▶ Your task:
Copy out the lines of the listing from its very first line through the line containing "point 14,229, point", including both of those lines. Leave the pictures out.

Visual spatial reasoning items:
start

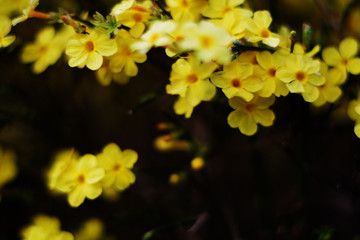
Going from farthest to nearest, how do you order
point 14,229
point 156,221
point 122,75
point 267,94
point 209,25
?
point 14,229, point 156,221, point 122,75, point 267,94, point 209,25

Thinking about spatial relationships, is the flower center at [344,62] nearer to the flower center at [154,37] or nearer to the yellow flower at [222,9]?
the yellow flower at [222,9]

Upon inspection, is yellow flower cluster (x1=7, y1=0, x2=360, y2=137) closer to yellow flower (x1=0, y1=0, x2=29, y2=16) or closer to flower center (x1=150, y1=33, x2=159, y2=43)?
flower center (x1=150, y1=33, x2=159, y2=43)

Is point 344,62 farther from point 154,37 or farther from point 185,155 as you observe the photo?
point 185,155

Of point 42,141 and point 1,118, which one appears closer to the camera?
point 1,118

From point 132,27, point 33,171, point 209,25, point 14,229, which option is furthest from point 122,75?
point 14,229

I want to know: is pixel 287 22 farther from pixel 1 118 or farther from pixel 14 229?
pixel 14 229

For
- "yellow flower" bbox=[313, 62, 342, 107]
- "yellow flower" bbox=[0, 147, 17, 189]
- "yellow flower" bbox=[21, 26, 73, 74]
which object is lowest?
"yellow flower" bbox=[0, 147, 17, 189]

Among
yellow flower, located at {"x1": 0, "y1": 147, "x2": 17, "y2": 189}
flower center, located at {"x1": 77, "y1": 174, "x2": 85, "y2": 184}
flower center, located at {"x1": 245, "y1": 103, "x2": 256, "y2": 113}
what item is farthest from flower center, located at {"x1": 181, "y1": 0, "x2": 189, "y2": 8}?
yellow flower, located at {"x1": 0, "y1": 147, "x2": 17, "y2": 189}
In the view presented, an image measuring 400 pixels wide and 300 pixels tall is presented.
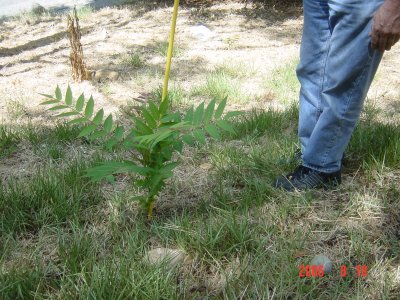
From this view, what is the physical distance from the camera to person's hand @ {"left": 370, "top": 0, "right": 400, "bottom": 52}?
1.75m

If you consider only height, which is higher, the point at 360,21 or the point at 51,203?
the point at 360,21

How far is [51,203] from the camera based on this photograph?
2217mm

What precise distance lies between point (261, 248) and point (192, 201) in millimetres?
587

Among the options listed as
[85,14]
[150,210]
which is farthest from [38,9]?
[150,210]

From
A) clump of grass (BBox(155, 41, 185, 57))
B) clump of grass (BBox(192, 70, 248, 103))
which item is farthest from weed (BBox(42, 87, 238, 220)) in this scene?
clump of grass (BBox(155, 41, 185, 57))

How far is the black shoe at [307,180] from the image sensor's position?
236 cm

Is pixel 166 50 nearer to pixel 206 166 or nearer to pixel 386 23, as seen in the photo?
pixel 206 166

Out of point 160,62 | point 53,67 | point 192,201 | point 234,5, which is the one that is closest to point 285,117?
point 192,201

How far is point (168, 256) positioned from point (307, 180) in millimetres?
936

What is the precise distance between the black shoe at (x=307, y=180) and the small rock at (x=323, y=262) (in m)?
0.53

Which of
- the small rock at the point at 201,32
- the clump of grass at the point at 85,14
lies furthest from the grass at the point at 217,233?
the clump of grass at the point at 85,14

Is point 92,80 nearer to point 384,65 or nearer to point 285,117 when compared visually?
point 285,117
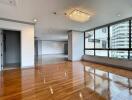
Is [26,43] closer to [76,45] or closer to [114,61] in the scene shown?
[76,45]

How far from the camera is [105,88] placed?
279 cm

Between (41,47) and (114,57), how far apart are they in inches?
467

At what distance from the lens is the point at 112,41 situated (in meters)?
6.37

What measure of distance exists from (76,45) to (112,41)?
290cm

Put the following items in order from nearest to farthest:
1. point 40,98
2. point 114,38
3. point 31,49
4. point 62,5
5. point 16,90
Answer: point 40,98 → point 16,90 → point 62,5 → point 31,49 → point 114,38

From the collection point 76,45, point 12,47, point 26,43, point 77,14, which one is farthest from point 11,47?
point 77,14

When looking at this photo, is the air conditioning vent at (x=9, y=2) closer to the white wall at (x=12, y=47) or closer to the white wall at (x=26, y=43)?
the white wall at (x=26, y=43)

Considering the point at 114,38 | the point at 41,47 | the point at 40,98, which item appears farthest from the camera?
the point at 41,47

end

▶ Finished answer:
Going from farthest to nearest, how do you order
point 14,229
point 156,221
point 122,75
point 267,94
point 209,25
?
point 14,229, point 156,221, point 122,75, point 267,94, point 209,25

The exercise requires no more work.